Eero Saarinen
Architect Eero Saarinen with the model of the new proposed US Embassy in London, June 5, 1956.  Ron Case—Getty Images

How Eero Saarinen Became One of America’s Best-Known Architects

Aug 20, 2015

It would have been difficult for Eero Saarinen to escape the pull of architecture. Born on this day, Aug. 20, in 1910, to Finland’s top architect — Eliel Saarinen — Eero grew up surrounded by blueprints and building models. His father’s studio doubled as the family’s immense living room, where Eero and his sister, Pipsan, mingled with the ever-present draftsmen and designers.

“Such a beehive of cultural activity was calculated either to smother or force the children,” TIME noted. “In the case of Eero and Pipsan, it forced. By the time Eero was five, his talent for drawing had shown itself. Sitting under his father's drafting tables, he busily turned out his own versions of door details and houses.”

Of course, Eero didn’t remain in the shadow of his father’s drafting tables; he flourished in his own right. That he made a name for himself — apart from the family name — is evident in TIME’s 1956 cover story, which proclaimed, “…of the whole U.S. cast of modern architects, none has a better proportioned combination of imagination, versatility and good sense than Eero Saarinen.”

But as Eero told TIME, he owed a good part of his success to his father, who was both his role model and longtime collaborator. While the elder Saarinen was alive, according to the New York Times (in a 1953 profile written by the art critic whom Eero would later marry), “Eero neither rebelled nor rejected: he remained architecturally, as well as filially, deferential.”

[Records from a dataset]
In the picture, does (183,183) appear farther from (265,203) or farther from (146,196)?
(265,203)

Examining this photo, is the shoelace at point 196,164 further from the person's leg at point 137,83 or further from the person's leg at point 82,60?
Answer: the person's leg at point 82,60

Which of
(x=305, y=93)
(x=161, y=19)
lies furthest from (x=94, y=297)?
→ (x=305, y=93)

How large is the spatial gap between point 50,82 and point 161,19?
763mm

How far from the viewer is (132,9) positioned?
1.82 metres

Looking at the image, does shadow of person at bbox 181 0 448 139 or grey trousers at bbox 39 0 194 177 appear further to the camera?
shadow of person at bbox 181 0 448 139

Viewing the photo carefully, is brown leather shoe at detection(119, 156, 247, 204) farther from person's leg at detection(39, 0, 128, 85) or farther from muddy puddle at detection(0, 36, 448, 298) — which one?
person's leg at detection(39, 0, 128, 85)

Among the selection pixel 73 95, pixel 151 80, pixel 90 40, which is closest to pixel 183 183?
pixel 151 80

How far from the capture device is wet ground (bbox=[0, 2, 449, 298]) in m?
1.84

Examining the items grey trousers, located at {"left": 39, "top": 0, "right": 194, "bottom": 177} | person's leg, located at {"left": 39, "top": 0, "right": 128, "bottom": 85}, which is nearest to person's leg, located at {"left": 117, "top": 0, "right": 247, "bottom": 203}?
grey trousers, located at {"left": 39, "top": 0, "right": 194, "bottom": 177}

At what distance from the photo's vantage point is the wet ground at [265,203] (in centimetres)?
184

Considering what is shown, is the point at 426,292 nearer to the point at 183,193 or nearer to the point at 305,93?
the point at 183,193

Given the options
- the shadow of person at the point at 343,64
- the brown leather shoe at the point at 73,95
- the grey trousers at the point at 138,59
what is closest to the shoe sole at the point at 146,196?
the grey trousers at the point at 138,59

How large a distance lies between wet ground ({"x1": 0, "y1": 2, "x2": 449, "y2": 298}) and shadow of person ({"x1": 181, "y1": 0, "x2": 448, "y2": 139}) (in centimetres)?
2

Exercise requirements
1. Pull out every line of the records that contains the string "large".
2. Write the next part of the article on Eero Saarinen, picking up after its last sentence.
The text and the records have no connection to each other.

Set of answers
1.
How large is the spatial gap between point 50,82 and point 161,19?
How large a distance lies between wet ground ({"x1": 0, "y1": 2, "x2": 449, "y2": 298}) and shadow of person ({"x1": 181, "y1": 0, "x2": 448, "y2": 139}) (in centimetres)?

2.
“I often contributed technical solutions and plans,” Eero is quoted as saying, “but only within the concept he created.”

Still, the Saarinens were innately competitive — and had a knack for winning contests. At age 12, per TIME, Eero placed first in a matchstick design contest sponsored by a Swedish newspaper, winning 30 Swedish kronor — or about $8. The same week, his father was a runner-up in an international contest to design the Chicago Tribune Tower, and won $20,000.

The tables eventually turned in Eero’s favor, however, creating at least one awkward scene at the Saarinen house. Both father and son — separately — entered the 1948 competition to build a monument for the Jefferson National Expansion Memorial in St. Louis. Per TIME:

The elder Saarinen submitted a formal monumental design; Eero's entry was an audacious, 590-ft. stainless-steel arch that looked like a giant, glistening croquet wicket—which he had conceived while bending a wire and wool pipe cleaner. A telegram announced Eliel the winner. The family broke out the traditional champagne to celebrate.

Only days later was the secretary's mistake uncovered: the $40,000 first prize was properly Eero's.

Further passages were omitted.